Environ un siècle plus tard (1318), le comte de Bar vient assiéger le château de Dieulouard et le ruine. L’évêque Henri d’Apremont le fit reconstruire, afin de le mettre à l’avenir à l’abri d’un coup de main.

Ce prince généreux ne s’occupa pas seulement de relever les murs de la ville, il travailla aussi à améliorer la condition des habitants. Ce fut lui probablement qui les dota d’une charte d’affranchissement.

C’est sans doute aussi à cette époque qu’il faut fixer l’origine des armoiries de la ville de Dieulouard, comme de beaucoup d’autres villes affranchies par leurs seigneurs aux XIIIe et XIVe siècles. Dieulouard portait « de gueules, à la crosse épiscopale d’or, mise en pal, accostée de deux épines d’argent posées de même et la pointe en bas ».

Le château de Dieulouard, ruiné par le comte de Bar, avait été rétabli au XIVe siècle. Les murs avaient été flanqués de tours casematées, avec canonnières, fossés, terrasses, pont-levis et galeries crénelées.

Quoiqu’il soit maintenant défiguré, on en reconnaît pourtant encore l’enceinte, et sept tours, dont six rondes et une carrée, datée de 1595. Car il y a des constructions de toutes les époques dans cette vaste forteresse, depuis le XIe jusqu’au XVIIe siècle. Les fossés avaient, du côté du pont qui les traversait, et qui existe encore, 60 mètres de largeur. Ils sont comblés de maisons.

Dans l’intérieur, on retrouve le logement du prévôt, les culs de basse-fosse, trois citernes. On montre aussi l’endroit où était le pilori de la justice épiscopale, près de la porte, maintenant sans défense, et au-dessus de laquelle se trouve une statue de la Vierge avec cette inscription : « Sub tuum prœsidium ».

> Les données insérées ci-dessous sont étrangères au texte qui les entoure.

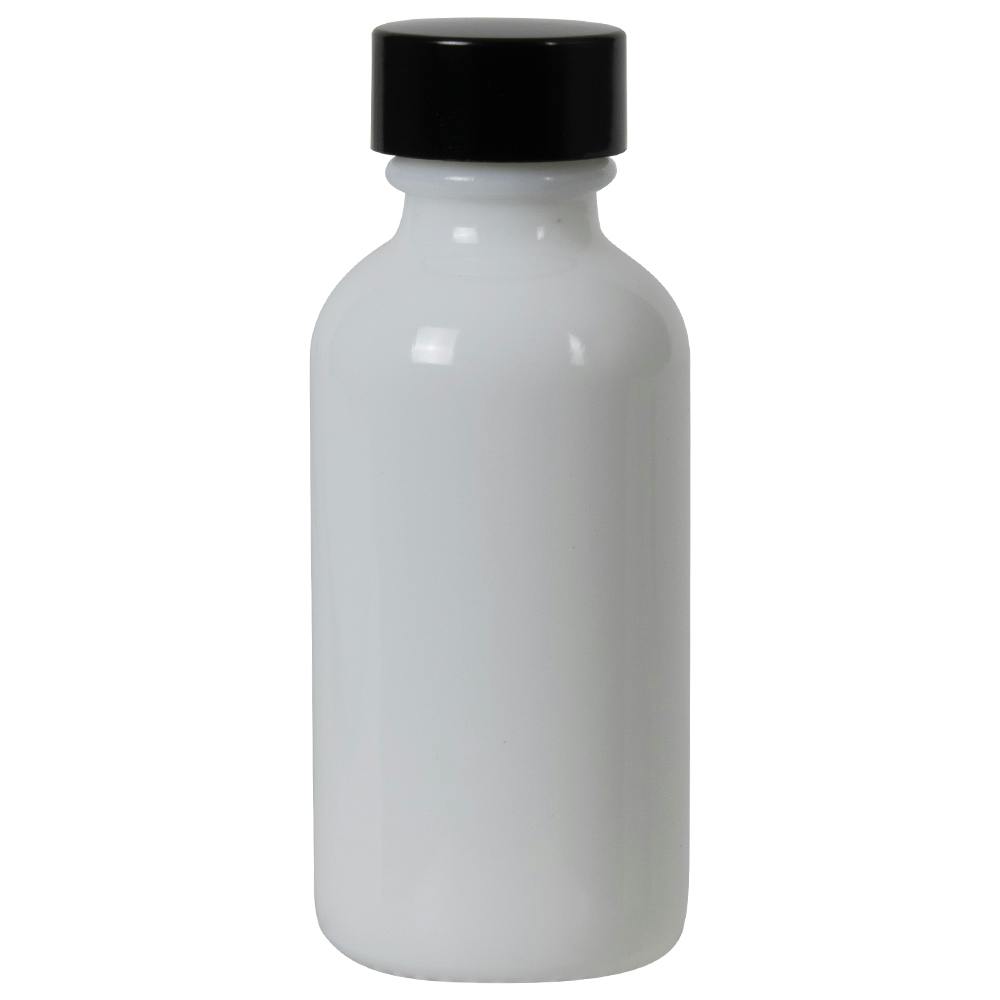 1 oz. White Glass Boston Round Bottle with 20/400 Black Phenolic Cap with Pulp & Vinyl Liner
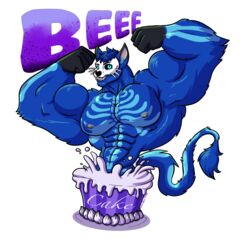  abs alpha_channel anthro biceps big_biceps big_muscles big_pecs blue_body blue_eyes blue_fur cake dessert fangs felid feline flexing food fur grey_nipples hi_res looking_at_viewer male mammal markings mask muscular muscular_anthro muscular_male nipples pecs pixile_studios pop_out_cake skeleton_(marking) skull_mask skullcat_(sar) solo sorbetmystery super_animal_royale tail teeth text 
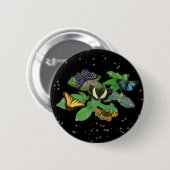 Vlinders op Bladeren Ronde Button 5,7 Cm (Voorkant /achterkant)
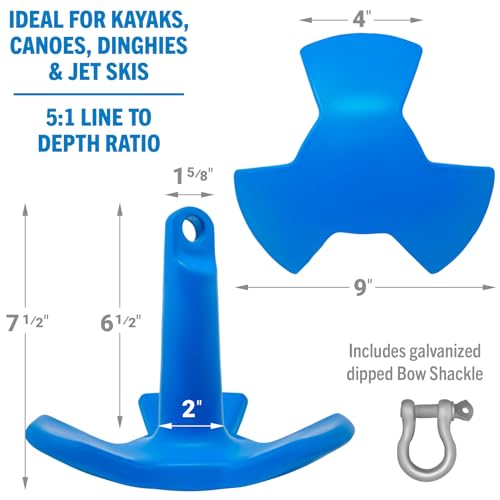 Better Boat 8 lb Vinyl-Coated River Anchor for Kayaks Canoes Dinghies & Jet Skis - Small Boat Use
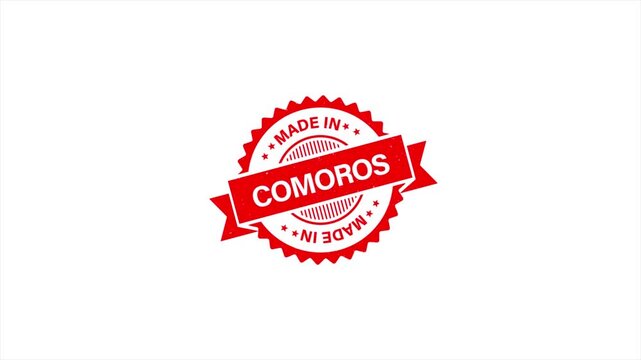 Animation of Made in COMOROS Vintage Stamp Badges Collection, Made in COMOROS Retro Badge & Stamp Logo Collection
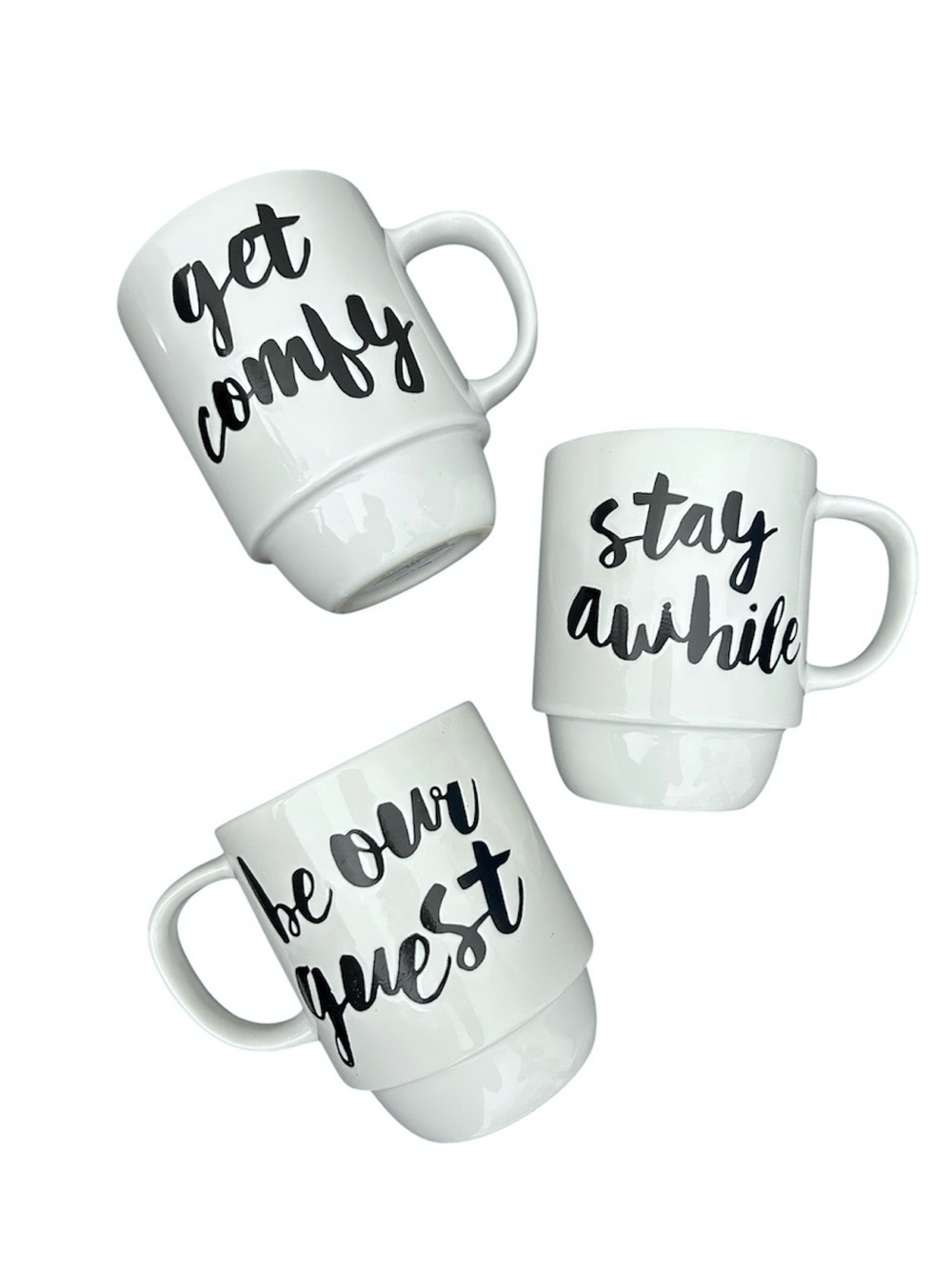 mug White Ceramic 3 Mugs Set Black Script Welcome Guest Collection AirBNB  VRBO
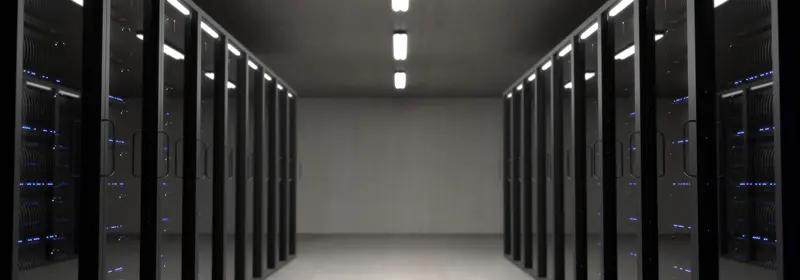 Close view of a server rack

Les murs anciens ont presque partout de 2 à 3 mètres d’épaisseur, les embrasures sont nombreuses, en batteries couvertes, et paraissent avoir été destinées au feu des arquebuses et des fauconneaux. Mais le haut des tours et des murailles étant presque partout détruit, on ne peut pas bien se rendre compte du système de défense.